## PROVIDED ENTRIES
****************

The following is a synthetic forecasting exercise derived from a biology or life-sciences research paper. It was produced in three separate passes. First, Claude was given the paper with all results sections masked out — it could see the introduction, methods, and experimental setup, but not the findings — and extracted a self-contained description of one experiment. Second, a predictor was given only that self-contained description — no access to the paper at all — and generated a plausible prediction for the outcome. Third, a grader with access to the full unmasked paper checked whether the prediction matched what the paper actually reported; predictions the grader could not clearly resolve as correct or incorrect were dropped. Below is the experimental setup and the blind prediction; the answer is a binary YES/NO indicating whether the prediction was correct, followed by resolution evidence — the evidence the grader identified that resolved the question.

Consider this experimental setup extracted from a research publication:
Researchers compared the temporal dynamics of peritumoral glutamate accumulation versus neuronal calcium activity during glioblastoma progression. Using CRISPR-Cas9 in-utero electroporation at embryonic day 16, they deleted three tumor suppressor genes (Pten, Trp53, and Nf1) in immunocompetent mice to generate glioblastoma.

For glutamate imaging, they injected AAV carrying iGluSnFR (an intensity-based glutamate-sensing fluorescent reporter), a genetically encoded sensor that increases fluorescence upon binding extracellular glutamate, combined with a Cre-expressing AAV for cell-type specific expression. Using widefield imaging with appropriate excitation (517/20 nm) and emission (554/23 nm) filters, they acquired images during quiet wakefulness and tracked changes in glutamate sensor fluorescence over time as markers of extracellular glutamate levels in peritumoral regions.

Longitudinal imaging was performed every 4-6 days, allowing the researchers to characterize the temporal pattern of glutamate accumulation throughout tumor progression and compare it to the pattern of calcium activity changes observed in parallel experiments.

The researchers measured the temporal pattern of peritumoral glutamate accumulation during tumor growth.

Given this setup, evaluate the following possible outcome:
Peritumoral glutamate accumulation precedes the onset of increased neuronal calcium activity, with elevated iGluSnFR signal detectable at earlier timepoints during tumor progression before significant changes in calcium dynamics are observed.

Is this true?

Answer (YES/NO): NO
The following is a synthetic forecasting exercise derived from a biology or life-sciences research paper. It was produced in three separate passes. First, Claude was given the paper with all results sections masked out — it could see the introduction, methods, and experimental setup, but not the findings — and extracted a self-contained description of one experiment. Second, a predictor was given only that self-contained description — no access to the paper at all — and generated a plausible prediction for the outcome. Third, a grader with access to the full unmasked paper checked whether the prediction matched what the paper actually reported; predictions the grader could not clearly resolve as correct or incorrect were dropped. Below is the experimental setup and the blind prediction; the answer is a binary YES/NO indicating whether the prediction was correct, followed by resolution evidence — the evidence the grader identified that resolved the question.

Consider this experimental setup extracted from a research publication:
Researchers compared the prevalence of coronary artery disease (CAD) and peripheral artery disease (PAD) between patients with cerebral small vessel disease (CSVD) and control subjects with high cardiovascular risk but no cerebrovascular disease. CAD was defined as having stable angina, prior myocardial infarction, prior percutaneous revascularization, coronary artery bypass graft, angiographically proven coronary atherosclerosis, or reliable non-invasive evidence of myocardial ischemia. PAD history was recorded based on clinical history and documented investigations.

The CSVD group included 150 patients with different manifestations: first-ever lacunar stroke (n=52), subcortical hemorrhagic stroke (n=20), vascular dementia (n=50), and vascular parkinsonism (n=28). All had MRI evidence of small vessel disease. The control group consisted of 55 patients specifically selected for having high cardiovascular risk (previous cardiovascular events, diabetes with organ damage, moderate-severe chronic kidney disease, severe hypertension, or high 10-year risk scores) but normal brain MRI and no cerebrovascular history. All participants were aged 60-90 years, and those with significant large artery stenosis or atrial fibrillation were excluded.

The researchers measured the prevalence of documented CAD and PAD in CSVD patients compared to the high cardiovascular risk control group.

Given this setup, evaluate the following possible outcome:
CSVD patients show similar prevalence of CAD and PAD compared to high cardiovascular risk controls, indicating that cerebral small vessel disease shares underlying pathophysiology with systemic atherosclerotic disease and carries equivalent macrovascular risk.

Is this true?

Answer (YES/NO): NO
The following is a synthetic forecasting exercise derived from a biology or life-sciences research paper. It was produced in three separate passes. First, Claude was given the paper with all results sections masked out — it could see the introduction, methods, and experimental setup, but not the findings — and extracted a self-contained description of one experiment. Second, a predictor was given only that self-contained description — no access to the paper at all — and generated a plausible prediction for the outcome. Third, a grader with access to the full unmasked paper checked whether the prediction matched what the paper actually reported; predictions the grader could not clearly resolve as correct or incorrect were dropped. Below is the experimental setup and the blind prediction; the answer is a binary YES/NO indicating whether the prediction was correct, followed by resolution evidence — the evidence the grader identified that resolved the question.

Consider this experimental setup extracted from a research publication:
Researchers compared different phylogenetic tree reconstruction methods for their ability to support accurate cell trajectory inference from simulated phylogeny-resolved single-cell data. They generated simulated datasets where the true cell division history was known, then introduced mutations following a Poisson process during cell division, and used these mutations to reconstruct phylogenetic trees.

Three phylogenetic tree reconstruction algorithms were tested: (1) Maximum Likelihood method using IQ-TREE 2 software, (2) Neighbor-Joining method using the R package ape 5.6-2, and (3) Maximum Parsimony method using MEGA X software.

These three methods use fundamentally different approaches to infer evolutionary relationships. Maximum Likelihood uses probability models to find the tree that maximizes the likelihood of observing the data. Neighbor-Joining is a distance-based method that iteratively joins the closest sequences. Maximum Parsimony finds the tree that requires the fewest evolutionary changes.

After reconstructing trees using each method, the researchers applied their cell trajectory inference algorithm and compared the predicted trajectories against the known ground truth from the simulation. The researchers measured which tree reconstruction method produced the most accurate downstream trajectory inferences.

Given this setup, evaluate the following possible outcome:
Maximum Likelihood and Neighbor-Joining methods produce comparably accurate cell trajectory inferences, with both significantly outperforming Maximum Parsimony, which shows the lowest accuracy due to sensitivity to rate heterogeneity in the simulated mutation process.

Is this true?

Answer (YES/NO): NO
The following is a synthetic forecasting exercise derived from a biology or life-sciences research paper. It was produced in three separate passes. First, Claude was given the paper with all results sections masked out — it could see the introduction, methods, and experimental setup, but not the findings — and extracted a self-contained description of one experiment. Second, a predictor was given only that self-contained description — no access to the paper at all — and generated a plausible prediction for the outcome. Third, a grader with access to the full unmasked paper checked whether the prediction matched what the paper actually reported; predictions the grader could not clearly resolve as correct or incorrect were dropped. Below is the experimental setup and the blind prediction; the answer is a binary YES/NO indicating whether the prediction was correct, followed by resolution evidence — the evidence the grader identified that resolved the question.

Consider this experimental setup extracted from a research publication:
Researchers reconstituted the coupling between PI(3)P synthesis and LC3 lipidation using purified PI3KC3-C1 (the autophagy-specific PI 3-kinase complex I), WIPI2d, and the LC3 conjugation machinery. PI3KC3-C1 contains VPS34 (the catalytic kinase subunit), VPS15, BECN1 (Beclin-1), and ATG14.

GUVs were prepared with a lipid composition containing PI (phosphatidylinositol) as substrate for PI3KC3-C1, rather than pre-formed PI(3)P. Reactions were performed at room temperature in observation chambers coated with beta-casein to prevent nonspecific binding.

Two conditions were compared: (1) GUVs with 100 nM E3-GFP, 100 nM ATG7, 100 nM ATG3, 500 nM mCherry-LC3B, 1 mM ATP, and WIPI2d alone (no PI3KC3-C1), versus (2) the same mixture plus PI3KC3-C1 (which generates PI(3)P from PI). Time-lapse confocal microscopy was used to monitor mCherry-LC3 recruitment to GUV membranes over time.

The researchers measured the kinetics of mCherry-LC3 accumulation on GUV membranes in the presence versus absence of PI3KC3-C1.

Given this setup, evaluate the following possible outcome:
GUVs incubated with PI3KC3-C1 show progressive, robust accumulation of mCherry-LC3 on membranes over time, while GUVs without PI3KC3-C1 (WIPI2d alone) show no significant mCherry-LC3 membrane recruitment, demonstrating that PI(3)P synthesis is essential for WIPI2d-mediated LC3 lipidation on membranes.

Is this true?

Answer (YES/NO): YES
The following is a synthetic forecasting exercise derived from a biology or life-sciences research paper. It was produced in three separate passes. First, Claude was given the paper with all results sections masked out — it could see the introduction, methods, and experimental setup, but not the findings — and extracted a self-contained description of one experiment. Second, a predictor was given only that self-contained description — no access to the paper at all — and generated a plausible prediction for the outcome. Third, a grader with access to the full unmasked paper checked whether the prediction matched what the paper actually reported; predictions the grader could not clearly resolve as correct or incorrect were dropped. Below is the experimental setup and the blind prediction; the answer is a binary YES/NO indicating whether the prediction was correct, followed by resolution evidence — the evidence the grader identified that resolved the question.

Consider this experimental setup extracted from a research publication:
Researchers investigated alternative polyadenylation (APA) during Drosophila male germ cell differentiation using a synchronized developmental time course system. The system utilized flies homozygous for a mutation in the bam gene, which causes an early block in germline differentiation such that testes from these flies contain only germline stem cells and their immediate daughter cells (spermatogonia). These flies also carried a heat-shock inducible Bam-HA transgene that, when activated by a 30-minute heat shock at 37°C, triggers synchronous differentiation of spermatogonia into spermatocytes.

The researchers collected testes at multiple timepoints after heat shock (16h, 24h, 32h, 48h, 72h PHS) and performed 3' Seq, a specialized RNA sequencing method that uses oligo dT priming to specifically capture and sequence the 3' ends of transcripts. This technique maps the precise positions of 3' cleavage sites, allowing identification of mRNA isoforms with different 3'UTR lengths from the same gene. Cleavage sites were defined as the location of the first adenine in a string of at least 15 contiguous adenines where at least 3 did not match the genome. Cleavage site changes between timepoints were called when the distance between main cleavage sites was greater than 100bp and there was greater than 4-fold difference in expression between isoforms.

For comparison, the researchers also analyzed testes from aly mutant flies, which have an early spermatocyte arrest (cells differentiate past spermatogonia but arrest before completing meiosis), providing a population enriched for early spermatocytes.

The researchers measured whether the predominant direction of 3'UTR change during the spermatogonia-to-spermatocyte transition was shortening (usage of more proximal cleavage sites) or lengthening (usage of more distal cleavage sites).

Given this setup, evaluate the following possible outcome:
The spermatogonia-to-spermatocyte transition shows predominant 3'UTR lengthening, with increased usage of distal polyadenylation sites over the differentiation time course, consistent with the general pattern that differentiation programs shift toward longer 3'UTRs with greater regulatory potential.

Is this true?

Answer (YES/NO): NO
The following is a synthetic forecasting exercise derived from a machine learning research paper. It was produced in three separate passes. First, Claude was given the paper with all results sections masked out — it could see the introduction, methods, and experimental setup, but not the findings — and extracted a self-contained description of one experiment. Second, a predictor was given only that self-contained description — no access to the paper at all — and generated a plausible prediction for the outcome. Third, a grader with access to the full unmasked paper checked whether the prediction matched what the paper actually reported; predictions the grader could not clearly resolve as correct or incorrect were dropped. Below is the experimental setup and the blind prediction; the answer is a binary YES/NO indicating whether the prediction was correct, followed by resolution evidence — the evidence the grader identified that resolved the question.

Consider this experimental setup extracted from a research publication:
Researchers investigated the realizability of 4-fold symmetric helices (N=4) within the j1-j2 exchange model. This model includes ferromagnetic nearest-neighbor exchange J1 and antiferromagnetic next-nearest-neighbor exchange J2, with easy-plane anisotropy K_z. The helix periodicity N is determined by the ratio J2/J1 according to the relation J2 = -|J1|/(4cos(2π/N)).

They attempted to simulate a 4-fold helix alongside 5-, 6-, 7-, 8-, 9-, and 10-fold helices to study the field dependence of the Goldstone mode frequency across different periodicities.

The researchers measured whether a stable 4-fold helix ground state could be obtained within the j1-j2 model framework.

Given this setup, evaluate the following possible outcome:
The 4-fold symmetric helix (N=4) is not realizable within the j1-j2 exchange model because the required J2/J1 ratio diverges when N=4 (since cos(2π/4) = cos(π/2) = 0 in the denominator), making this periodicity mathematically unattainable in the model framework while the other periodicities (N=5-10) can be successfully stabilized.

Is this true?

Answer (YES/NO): YES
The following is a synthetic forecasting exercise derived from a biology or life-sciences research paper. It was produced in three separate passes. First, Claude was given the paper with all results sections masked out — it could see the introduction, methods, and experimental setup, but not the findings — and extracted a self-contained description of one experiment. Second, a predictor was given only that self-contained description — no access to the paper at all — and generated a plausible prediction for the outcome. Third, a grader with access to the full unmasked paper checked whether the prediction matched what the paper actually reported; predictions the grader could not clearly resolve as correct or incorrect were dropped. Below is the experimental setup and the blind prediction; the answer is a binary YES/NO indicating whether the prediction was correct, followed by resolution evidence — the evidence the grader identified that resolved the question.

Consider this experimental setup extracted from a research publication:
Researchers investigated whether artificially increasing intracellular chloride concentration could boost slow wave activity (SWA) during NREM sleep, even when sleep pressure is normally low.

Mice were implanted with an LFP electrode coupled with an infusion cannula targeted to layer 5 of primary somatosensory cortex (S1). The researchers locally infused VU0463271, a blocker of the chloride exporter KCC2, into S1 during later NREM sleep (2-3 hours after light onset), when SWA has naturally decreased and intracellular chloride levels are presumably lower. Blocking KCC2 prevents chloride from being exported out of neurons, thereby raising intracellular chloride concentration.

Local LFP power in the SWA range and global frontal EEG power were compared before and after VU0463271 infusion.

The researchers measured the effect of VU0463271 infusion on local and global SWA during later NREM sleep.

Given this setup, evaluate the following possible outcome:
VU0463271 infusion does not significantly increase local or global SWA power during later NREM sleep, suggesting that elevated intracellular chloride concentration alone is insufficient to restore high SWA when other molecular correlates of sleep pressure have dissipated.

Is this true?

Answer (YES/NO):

****************

## TASK TO CARRY OUT
Could you work out how many lines of the data above contain the word "inferences"? Give only the number.

## WRITTEN RESPONSE
2